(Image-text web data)
────────────────────────────────────────

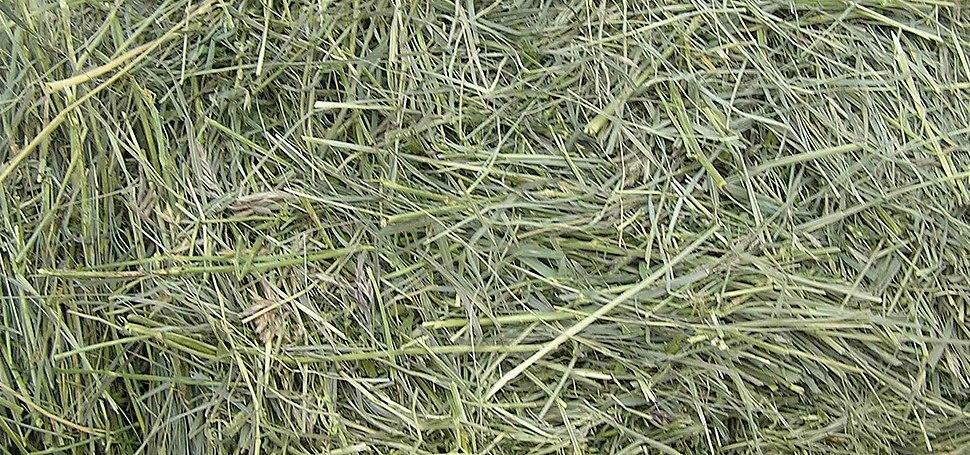 GrassHay1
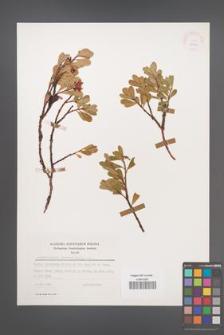 Arctostaphylos uva-ursi [KOR 25467]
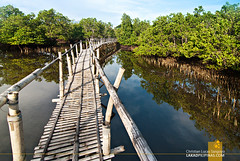 Villa Igang Mangrove Trails in Guimaras
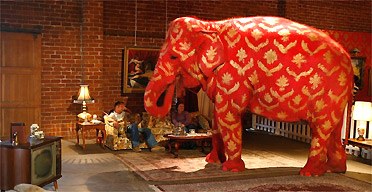 Banksys painted elephant is illegal say officials  UK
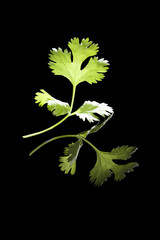 Cilantro leaf isolated.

────────────────────────────────────────

In the reply, each line of the data must appear exactly as written, and no picture may appear.

 GrassHay1
 Arctostaphylos uva-ursi [KOR 25467]
 Villa Igang Mangrove Trails in Guimaras
 Banksys painted elephant is illegal say officials  UK
 Cilantro leaf isolated.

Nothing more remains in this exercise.